◆ What you should do ◆
Could you repeat every line below exactly, skipping the images?

*** Opening Material to process ***

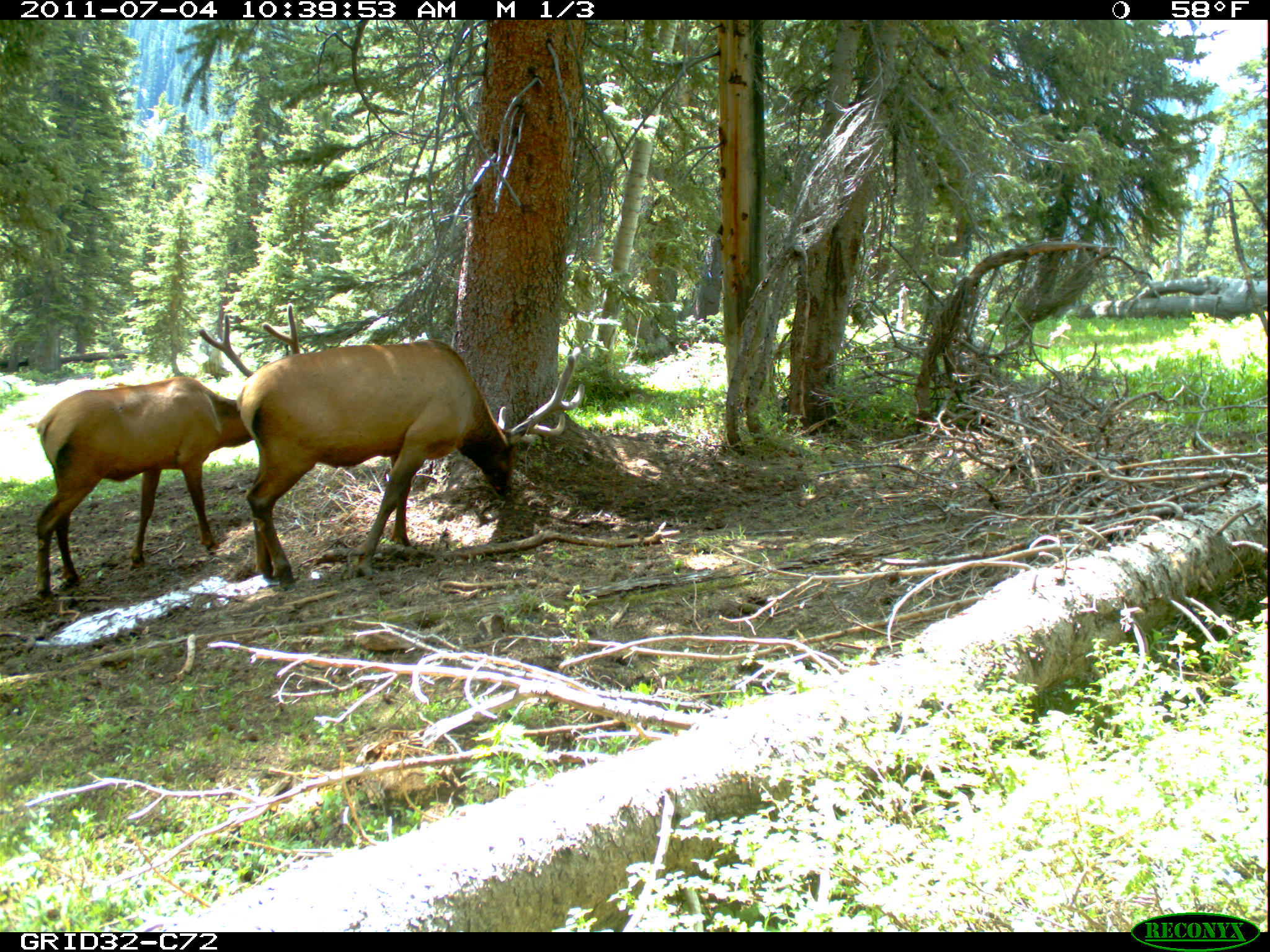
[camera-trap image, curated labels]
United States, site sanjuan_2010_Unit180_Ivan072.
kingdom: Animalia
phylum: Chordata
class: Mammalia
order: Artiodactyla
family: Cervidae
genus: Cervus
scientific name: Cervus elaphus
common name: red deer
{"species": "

*** Closing Material to process ***

◆ Answer ◆
[camera-trap image, curated labels]
United States, site sanjuan_2010_Unit180_Ivan072.
kingdom: Animalia
phylum: Chordata
class: Mammalia
order: Artiodactyla
family: Cervidae
genus: Cervus
scientific name: Cervus elaphus
common name: red deer
{"species": "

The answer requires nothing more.